On March 10, 1997, the WB debuted Buffy the Vampire Slayer. Picking up shortly after the 1992 movie of the same name left off, the series—created by Joss Whedon—followed Buffy Summers, a 16-year-old girl just trying to make friends in a new town... all while standing as the lone force, chosen by the powers-that-be, to protect the human race from vampires. As she opines in the second season, “Do you think any other Slayers ever had to go to high school?”
Buffy would run from 1997 to 2003 and during that time we would watch as the slayer and her friends went through the usual trials and tribulations of growing up—falling in and out of love, discovering yourself, PROM—all while battling the evil forces that constantly spewed from the Hellmouth that the fictional town of Sunnydale, California was built upon. Along the way was laughter, tears, and the occasional outbreak of song—all adding up to one of the most memorable and best TV shows of all time.

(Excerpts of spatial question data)
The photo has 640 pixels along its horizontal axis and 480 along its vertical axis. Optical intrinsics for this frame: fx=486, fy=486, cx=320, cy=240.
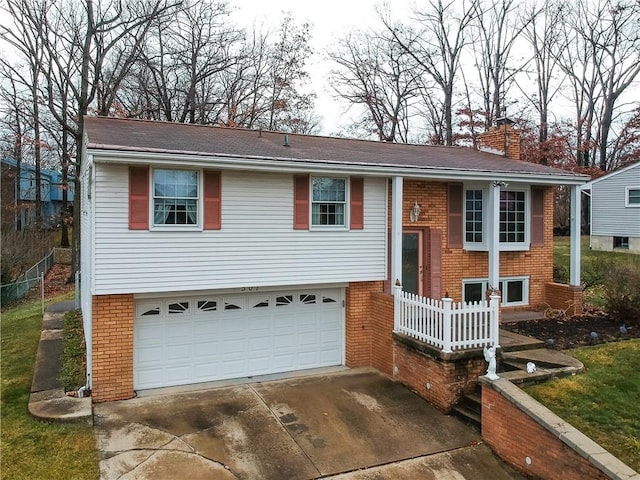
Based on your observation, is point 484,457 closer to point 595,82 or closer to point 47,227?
point 47,227

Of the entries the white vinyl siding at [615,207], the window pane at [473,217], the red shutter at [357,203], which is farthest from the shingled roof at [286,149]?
the white vinyl siding at [615,207]

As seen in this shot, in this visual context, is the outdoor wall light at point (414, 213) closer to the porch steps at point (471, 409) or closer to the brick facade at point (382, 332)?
the brick facade at point (382, 332)

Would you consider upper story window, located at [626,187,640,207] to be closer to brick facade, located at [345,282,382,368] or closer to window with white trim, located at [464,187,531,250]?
window with white trim, located at [464,187,531,250]

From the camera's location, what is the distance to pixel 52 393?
8.43m

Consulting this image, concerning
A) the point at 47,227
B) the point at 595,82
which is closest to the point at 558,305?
the point at 595,82

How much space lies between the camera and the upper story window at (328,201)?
10.1 metres

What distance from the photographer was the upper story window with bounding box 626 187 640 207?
23969 millimetres

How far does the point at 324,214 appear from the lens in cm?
1026

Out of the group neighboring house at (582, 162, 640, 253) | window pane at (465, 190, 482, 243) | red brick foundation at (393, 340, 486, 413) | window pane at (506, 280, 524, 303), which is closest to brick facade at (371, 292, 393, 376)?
red brick foundation at (393, 340, 486, 413)

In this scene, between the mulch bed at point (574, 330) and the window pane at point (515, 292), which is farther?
the window pane at point (515, 292)

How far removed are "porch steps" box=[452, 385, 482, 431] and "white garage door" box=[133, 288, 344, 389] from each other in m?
3.32

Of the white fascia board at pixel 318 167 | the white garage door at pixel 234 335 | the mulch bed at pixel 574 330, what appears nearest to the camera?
the white fascia board at pixel 318 167

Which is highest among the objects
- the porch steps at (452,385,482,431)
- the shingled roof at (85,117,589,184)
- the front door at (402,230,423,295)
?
the shingled roof at (85,117,589,184)

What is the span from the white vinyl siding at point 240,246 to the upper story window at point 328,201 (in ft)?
0.94
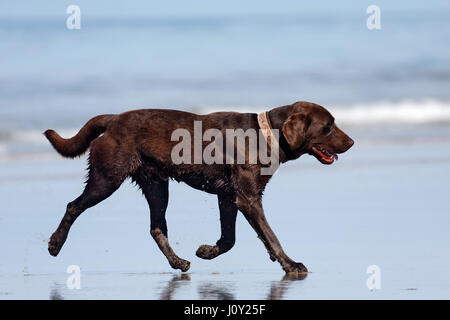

WHAT YOU WILL DO:
a) Write out the passage on Buffy the Vampire Slayer in full, word for word.
b) Put the stretch of rows from the line containing "Consulting this image, concerning" through the end of the rows into a JSON list of strings, one string per line. Omit blank lines and pictures.
The rows bear no relation to the passage on Buffy the Vampire Slayer.

PROBLEM SOLUTIONS:
a)
On March 10, 1997, the WB debuted Buffy the Vampire Slayer. Picking up shortly after the 1992 movie of the same name left off, the series—created by Joss Whedon—followed Buffy Summers, a 16-year-old girl just trying to make friends in a new town... all while standing as the lone force, chosen by the powers-that-be, to protect the human race from vampires. As she opines in the second season, “Do you think any other Slayers ever had to go to high school?”
Buffy would run from 1997 to 2003 and during that time we would watch as the slayer and her friends went through the usual trials and tribulations of growing up—falling in and out of love, discovering yourself, PROM—all while battling the evil forces that constantly spewed from the Hellmouth that the fictional town of Sunnydale, California was built upon. Along the way was laughter, tears, and the occasional outbreak of song—all adding up to one of the most memorable and best TV shows of all time.

b)
[
  "Consulting this image, concerning",
  "A) the point at 47,227",
  "B) the point at 595,82",
  "which is closest to the point at 558,305?",
  "the point at 595,82",
  "How much space lies between the camera and the upper story window at (328,201)?",
  "10.1 metres",
  "What distance from the photographer was the upper story window with bounding box 626 187 640 207?",
  "23969 millimetres",
  "How far does the point at 324,214 appear from the lens in cm?",
  "1026",
  "Out of the group neighboring house at (582, 162, 640, 253) | window pane at (465, 190, 482, 243) | red brick foundation at (393, 340, 486, 413) | window pane at (506, 280, 524, 303), which is closest to brick facade at (371, 292, 393, 376)?",
  "red brick foundation at (393, 340, 486, 413)",
  "In this scene, between the mulch bed at point (574, 330) and the window pane at point (515, 292), which is farther?",
  "the window pane at point (515, 292)",
  "How far removed are \"porch steps\" box=[452, 385, 482, 431] and \"white garage door\" box=[133, 288, 344, 389] from each other in m?",
  "3.32",
  "Of the white fascia board at pixel 318 167 | the white garage door at pixel 234 335 | the mulch bed at pixel 574 330, what appears nearest to the camera?",
  "the white fascia board at pixel 318 167",
  "Which is highest among the objects",
  "- the porch steps at (452,385,482,431)",
  "- the shingled roof at (85,117,589,184)",
  "- the front door at (402,230,423,295)",
  "?",
  "the shingled roof at (85,117,589,184)",
  "What is the span from the white vinyl siding at point 240,246 to the upper story window at point 328,201 (in ft)?",
  "0.94"
]